Background: Programmed death-1 ligand (PD-L1) contributes to tumor immunosuppression and is upregulated in aggressive meningiomas. We performed a phase II study of nivolumab, a programmed death-1 (PD-1) blocking antibody among patients with grade ≥2 meningioma that recurred after surgery and radiation therapy.
Methods: Twenty-five patients received nivolumab (240 mg biweekly) until progression, voluntary withdrawal, unacceptable toxicity, or death. Tumor mutational burden (TMB) and quantification of tumor infiltrating lymphocytes (TIL) were evaluated as potential immunocorrelative biomarkers. Change in neurologic function was prospectively assessed using the Neurologic Assessment in Neuro-Oncology (NANO) scale.
Results: Enrolled patients had multiple recurrences including ≥3 prior surgeries and ≥2 prior courses of radiation in 60% and 72%, respectively. Nivolumab was well tolerated with no unexpected AEs. PFS-6 was 42.4% (95% CI: 22.8, 60.7) and the median OS was 30.9 months (95% CI: 17.6, NA). One patient achieved radiographic response (ongoing at 4.5 years). TMB was > 10/Mb in 2 of 15 profiled tumors (13.3%). Baseline TIL density was low but increased post-treatment in 3 patients including both patients with elevated TMB. Most patients who achieved PFS-6 maintained neurologic function prior to progression as assessed by NANO.

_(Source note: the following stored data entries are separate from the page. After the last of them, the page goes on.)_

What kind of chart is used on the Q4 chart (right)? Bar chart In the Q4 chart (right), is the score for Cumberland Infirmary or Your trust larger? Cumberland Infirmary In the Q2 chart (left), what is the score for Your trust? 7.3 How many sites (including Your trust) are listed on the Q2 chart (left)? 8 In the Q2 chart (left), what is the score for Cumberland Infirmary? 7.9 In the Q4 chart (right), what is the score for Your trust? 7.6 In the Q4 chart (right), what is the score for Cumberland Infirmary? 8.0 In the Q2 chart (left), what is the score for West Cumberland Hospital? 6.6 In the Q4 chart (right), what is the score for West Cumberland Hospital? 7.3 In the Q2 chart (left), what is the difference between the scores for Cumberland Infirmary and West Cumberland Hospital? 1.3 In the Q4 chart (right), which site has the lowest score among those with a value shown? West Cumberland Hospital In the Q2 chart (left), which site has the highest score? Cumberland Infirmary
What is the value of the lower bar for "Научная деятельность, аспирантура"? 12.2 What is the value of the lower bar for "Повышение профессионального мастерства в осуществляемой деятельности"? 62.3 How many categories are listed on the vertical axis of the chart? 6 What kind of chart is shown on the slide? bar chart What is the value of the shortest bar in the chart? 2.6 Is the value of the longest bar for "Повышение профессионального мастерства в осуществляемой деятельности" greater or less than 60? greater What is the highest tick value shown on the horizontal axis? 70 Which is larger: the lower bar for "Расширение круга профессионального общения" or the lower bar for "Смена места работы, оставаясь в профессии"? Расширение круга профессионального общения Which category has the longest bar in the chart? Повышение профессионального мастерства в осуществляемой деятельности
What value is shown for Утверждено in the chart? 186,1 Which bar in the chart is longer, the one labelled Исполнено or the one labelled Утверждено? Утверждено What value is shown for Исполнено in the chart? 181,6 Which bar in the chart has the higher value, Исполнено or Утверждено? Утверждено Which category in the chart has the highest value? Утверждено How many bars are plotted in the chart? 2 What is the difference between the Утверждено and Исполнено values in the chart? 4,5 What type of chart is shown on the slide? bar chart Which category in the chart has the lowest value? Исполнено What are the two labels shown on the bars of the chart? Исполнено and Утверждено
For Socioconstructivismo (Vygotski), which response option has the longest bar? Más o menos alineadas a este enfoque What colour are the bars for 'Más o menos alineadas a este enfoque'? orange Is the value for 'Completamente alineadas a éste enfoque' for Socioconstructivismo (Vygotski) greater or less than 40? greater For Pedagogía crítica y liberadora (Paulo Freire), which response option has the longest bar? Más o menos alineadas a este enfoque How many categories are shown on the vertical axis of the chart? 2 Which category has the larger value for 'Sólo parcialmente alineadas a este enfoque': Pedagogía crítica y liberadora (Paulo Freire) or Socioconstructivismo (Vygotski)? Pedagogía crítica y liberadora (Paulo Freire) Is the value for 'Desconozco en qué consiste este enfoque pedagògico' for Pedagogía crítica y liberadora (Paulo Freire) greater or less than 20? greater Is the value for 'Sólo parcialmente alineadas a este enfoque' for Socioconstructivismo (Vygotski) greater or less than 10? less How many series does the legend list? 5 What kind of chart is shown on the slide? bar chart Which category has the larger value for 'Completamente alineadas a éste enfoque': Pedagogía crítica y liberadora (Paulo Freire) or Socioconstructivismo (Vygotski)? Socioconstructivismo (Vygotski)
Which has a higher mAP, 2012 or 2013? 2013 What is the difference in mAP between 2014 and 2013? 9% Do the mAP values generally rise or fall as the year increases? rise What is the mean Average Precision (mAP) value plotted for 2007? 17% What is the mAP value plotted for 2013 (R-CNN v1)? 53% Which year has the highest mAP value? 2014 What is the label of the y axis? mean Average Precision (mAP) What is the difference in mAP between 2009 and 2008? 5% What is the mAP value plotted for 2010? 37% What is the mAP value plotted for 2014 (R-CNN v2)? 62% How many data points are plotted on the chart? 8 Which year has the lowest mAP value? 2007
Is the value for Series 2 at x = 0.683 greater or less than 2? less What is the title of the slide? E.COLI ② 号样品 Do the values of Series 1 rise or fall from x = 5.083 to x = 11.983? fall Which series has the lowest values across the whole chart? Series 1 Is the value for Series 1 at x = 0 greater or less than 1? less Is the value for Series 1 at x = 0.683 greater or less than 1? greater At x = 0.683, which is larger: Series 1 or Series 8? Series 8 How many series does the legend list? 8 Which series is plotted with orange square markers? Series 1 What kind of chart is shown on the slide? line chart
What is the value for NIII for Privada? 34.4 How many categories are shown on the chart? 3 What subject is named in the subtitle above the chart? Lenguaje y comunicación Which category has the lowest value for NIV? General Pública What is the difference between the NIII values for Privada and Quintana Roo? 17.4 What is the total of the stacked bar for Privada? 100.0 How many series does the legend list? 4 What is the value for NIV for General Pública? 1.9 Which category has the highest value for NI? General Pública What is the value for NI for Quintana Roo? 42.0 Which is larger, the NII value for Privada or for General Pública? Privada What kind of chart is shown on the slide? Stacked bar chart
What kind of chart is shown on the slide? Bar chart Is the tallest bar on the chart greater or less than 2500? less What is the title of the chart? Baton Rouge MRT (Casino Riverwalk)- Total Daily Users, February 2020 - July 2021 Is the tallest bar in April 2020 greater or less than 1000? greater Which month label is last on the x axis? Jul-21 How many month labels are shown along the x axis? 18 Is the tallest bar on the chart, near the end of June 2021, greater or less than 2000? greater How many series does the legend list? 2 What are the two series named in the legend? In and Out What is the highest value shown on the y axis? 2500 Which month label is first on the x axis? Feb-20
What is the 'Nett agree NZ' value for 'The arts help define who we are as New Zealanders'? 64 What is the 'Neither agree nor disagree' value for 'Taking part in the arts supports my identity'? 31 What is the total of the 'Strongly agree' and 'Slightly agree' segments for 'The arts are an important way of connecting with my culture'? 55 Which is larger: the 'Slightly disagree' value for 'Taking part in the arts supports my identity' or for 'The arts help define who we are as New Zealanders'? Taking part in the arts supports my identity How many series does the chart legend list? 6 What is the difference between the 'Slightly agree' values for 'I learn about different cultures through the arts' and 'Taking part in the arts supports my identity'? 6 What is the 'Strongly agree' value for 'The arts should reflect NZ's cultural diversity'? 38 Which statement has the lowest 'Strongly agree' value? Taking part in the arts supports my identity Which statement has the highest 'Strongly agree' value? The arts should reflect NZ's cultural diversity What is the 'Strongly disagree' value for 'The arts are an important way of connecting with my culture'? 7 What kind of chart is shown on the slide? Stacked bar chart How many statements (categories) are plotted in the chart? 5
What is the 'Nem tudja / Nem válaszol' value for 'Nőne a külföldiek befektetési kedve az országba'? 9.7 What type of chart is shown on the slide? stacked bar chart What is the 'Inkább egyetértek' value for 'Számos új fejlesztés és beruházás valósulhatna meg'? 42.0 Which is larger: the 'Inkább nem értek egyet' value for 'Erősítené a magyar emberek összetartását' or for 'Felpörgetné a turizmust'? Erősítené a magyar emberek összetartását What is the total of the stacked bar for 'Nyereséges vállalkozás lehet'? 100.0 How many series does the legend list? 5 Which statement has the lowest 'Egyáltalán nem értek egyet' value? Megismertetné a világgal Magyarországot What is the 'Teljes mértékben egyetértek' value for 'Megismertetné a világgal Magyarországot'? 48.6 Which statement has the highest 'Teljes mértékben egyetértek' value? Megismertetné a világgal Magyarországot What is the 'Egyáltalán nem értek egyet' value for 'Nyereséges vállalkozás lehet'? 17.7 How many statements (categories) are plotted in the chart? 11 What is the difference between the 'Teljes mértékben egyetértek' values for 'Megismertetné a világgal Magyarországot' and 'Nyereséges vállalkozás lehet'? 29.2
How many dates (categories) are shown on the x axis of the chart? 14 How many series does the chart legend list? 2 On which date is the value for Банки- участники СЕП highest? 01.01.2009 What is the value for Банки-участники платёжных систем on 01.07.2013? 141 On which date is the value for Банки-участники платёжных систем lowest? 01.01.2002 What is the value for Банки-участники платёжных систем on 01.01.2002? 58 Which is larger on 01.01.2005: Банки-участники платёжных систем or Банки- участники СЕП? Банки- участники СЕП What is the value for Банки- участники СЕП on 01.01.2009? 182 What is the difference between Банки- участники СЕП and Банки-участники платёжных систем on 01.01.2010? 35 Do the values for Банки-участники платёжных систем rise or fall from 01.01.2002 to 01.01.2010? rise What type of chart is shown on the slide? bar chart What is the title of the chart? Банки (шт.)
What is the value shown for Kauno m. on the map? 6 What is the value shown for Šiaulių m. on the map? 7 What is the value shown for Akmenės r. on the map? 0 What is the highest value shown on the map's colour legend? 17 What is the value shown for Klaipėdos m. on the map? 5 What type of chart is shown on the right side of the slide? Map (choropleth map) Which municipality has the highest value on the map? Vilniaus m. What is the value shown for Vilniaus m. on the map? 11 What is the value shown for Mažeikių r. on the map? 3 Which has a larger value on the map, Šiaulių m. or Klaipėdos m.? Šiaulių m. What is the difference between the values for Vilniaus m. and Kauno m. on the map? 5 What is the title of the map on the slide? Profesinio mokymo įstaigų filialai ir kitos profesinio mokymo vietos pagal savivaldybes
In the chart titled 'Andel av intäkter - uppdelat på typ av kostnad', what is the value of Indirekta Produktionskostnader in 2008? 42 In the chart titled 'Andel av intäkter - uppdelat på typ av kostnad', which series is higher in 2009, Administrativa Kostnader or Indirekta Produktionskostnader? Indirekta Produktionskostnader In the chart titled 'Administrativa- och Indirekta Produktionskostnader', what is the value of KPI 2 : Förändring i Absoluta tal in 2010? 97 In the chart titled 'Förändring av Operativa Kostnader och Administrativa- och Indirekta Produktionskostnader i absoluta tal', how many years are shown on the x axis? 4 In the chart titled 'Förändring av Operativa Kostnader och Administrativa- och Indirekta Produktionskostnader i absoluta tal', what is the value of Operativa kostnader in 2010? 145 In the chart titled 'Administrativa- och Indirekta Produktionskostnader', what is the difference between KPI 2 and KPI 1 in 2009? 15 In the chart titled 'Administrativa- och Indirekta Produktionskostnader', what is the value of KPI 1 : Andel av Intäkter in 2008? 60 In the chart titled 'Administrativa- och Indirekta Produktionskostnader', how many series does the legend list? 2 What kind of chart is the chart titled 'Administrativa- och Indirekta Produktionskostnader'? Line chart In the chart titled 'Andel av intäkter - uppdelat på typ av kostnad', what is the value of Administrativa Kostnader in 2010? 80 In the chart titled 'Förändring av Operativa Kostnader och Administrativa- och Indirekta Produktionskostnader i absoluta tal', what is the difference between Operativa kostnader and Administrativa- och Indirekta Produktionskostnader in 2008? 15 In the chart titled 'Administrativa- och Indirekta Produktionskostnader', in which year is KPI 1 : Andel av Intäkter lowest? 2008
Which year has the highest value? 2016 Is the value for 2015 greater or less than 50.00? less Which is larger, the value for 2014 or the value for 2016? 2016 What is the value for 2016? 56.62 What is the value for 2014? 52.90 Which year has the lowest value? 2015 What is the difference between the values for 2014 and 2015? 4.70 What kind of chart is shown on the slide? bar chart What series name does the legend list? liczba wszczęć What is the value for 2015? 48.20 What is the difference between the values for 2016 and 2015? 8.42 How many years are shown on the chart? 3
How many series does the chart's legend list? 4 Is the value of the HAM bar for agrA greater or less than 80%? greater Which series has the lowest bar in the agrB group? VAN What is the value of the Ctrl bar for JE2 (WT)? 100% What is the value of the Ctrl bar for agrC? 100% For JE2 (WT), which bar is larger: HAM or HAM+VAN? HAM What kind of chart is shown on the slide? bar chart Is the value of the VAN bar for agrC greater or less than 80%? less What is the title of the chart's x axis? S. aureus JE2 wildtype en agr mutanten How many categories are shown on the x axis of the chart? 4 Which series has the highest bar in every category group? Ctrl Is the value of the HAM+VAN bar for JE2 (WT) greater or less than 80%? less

Conclusion: Nivolumab was well tolerated but failed to improve PFS-6, although a subset of patients appeared to derive benefit. Low levels of TMB and TIL density were typically observed. NANO assessment of neurologic function contributed to outcome assessment. Future studies may consider rationally designed combinatorial regimens.
Keywords: PD-1; PD-L1; immunotherapy; meningioma.